The entries should be given again so that each one matches the original exactly.

(Data records)
========================================

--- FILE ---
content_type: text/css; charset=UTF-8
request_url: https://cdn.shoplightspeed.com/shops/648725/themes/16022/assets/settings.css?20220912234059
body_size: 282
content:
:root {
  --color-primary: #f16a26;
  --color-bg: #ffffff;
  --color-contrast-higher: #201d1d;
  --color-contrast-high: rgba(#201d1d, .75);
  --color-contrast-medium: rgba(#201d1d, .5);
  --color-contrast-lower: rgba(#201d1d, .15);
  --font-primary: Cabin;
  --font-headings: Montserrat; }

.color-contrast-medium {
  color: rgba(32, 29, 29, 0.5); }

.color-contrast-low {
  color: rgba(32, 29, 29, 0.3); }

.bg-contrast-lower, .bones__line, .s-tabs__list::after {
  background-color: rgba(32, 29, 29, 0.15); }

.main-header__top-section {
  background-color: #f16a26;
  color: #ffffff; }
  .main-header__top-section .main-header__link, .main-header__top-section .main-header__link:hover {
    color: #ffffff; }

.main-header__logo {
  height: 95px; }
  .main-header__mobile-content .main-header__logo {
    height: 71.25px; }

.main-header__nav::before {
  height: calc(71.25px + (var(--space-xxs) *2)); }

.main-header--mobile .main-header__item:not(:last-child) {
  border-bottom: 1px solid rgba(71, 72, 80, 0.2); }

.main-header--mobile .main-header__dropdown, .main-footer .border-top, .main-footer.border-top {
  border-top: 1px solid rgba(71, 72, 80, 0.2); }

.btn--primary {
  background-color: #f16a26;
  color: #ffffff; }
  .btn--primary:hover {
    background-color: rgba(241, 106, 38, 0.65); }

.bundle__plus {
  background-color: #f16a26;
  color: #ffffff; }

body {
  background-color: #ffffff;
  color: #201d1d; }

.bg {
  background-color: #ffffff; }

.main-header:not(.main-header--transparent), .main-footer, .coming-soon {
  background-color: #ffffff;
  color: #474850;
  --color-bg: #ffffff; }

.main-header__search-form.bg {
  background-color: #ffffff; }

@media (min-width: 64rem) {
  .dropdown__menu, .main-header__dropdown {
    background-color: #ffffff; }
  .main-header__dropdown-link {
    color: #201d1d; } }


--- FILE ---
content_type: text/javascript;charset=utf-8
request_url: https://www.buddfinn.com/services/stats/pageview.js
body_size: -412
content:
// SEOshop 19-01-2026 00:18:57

========================================

== REPLY ==
--- FILE ---
content_type: text/css; charset=UTF-8
request_url: https://cdn.shoplightspeed.com/shops/648725/themes/16022/assets/settings.css?20220912234059
body_size: 282
content:
:root {
  --color-primary: #f16a26;
  --color-bg: #ffffff;
  --color-contrast-higher: #201d1d;
  --color-contrast-high: rgba(#201d1d, .75);
  --color-contrast-medium: rgba(#201d1d, .5);
  --color-contrast-lower: rgba(#201d1d, .15);
  --font-primary: Cabin;
  --font-headings: Montserrat; }

.color-contrast-medium {
  color: rgba(32, 29, 29, 0.5); }

.color-contrast-low {
  color: rgba(32, 29, 29, 0.3); }

.bg-contrast-lower, .bones__line, .s-tabs__list::after {
  background-color: rgba(32, 29, 29, 0.15); }

.main-header__top-section {
  background-color: #f16a26;
  color: #ffffff; }
  .main-header__top-section .main-header__link, .main-header__top-section .main-header__link:hover {
    color: #ffffff; }

.main-header__logo {
  height: 95px; }
  .main-header__mobile-content .main-header__logo {
    height: 71.25px; }

.main-header__nav::before {
  height: calc(71.25px + (var(--space-xxs) *2)); }

.main-header--mobile .main-header__item:not(:last-child) {
  border-bottom: 1px solid rgba(71, 72, 80, 0.2); }

.main-header--mobile .main-header__dropdown, .main-footer .border-top, .main-footer.border-top {
  border-top: 1px solid rgba(71, 72, 80, 0.2); }

.btn--primary {
  background-color: #f16a26;
  color: #ffffff; }
  .btn--primary:hover {
    background-color: rgba(241, 106, 38, 0.65); }

.bundle__plus {
  background-color: #f16a26;
  color: #ffffff; }

body {
  background-color: #ffffff;
  color: #201d1d; }

.bg {
  background-color: #ffffff; }

.main-header:not(.main-header--transparent), .main-footer, .coming-soon {
  background-color: #ffffff;
  color: #474850;
  --color-bg: #ffffff; }

.main-header__search-form.bg {
  background-color: #ffffff; }

@media (min-width: 64rem) {
  .dropdown__menu, .main-header__dropdown {
    background-color: #ffffff; }
  .main-header__dropdown-link {
    color: #201d1d; } }


--- FILE ---
content_type: text/javascript;charset=utf-8
request_url: https://www.buddfinn.com/services/stats/pageview.js
body_size: -412
content:
// SEOshop 19-01-2026 00:18:57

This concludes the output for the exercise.